12. A graphics memory system for managing image data for a volumetric display that displays volumetric images, said system comprising: a first buffer memory for holding data for a three-dimensional image; a second buffer memory for holding data for a three-dimensional image; a voxel router in communication with both the first and second buffer memories, said voxel router being configured to use a selectable one of said first and second buffer memories as an active memory out of which stored image data is to be read for display on the volumetric display and to use the other of said first and second buffer memories as an inactive memory into which image data is to be written; and an address generator in communication with the voxel router and the first and second buffer memories, said address generator during operation generating addresses identifying locations within the predefined address spaces of the first and second buffer memories and being configured to respond to receiving a write voxel command by causing the voxel router to retrieve a block of data from the inactive memory, said block of data containing a value for a voxel that is identified by the write voxel command, to modify the retrieved block by modifying the value for the identified voxel within that retrieved block, and to write the modified block back to said inactive memory.

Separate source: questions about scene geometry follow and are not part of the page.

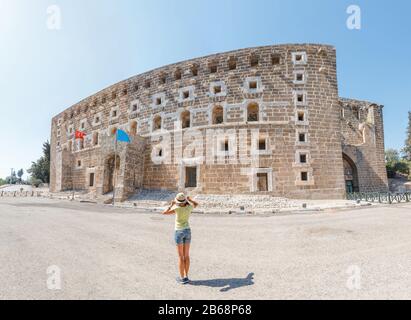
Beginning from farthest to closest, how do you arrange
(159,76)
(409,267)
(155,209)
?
1. (159,76)
2. (155,209)
3. (409,267)

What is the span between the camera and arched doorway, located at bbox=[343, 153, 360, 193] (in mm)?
21812

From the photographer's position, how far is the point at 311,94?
1720 cm

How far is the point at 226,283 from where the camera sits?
3619 mm

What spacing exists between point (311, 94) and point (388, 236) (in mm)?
14016

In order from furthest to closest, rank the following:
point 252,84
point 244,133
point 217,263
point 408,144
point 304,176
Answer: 1. point 408,144
2. point 252,84
3. point 244,133
4. point 304,176
5. point 217,263

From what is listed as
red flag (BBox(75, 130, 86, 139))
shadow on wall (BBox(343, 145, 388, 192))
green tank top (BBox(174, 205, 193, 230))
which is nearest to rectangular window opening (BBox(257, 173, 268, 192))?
shadow on wall (BBox(343, 145, 388, 192))

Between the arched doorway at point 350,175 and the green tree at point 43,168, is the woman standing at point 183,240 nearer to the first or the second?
the arched doorway at point 350,175

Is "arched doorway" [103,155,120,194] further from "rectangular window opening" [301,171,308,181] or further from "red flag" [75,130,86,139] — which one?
"rectangular window opening" [301,171,308,181]

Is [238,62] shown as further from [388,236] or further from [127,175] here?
[388,236]

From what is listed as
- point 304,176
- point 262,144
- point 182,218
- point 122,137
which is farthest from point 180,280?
point 122,137

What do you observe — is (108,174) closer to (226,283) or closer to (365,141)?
(226,283)

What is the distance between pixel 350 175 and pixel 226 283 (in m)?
24.5

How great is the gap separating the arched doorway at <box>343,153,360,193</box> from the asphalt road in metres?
16.1
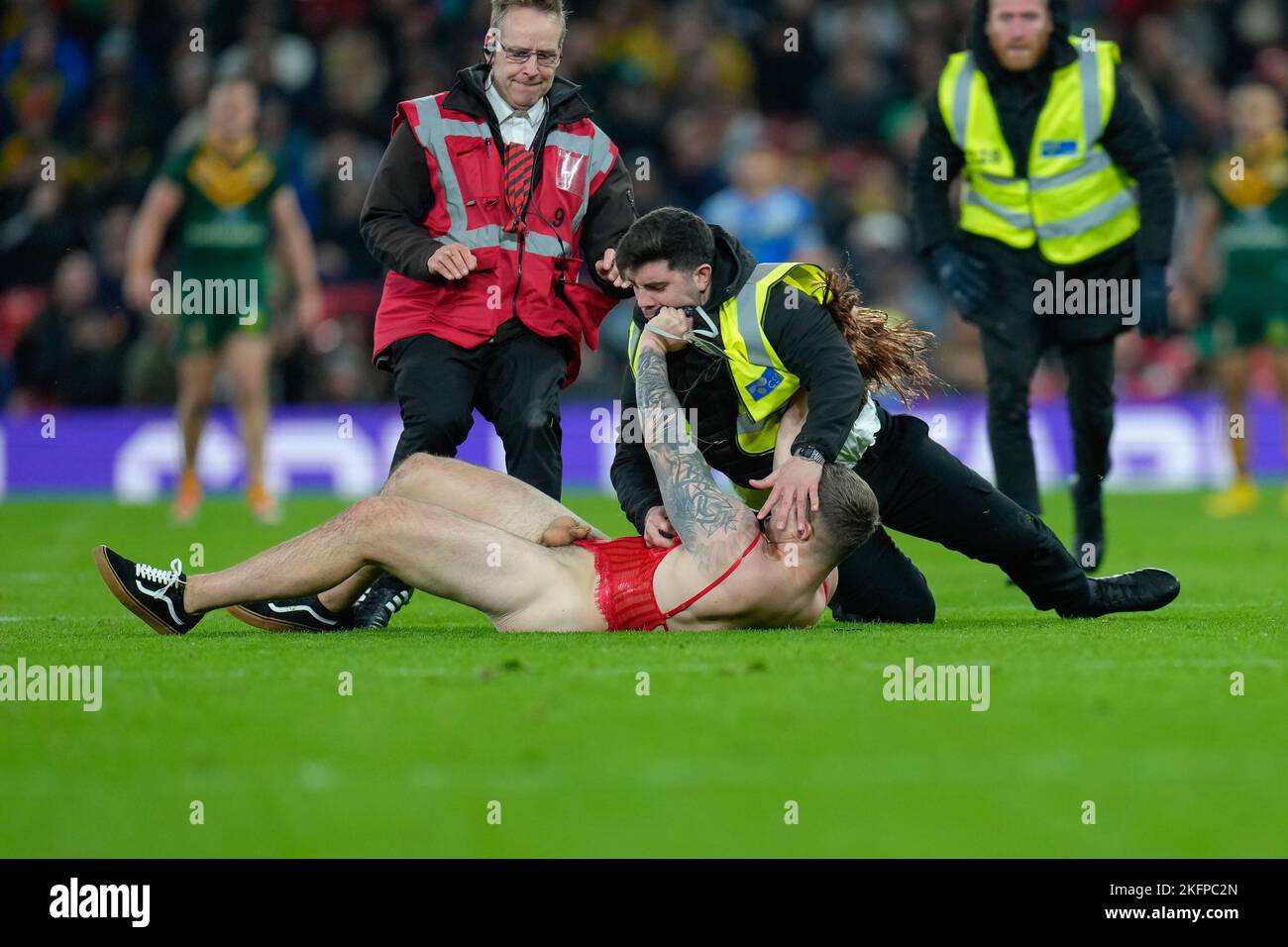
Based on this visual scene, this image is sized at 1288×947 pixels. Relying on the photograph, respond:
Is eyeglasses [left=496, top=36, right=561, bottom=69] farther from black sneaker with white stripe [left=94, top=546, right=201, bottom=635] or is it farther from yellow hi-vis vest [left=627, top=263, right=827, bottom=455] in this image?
black sneaker with white stripe [left=94, top=546, right=201, bottom=635]

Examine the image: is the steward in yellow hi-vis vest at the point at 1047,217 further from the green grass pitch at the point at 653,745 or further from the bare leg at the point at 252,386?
the bare leg at the point at 252,386

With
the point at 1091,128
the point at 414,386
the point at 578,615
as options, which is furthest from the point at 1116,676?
the point at 1091,128

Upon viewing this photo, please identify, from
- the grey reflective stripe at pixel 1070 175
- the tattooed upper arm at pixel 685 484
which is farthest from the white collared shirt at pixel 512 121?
the grey reflective stripe at pixel 1070 175

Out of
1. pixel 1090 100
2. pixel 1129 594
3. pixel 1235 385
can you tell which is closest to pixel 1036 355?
pixel 1090 100

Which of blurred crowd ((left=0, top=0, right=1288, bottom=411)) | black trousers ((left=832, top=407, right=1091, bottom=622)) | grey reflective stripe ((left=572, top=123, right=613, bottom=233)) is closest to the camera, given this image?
black trousers ((left=832, top=407, right=1091, bottom=622))

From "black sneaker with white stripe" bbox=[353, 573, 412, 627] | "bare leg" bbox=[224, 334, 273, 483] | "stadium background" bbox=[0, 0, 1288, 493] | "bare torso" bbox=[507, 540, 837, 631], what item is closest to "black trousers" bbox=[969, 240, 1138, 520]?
"bare torso" bbox=[507, 540, 837, 631]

13. The graphics memory system of claim 12 wherein said block is a 32-bit word.

14. The graphics memory system of claim 13 wherein the voxel router is further configured to modify the retrieved data by using a designated logical operation to modify the one voxel designated by the write voxel command in the retrieved data word while preserving the remaining voxels in the retrieved data word.

15. The graphics memory system of claim 14 wherein the voxel router supports AND, OR and XOR logical operations on the one designated voxel, and wherein said designated logical operation is one the supported logical operations.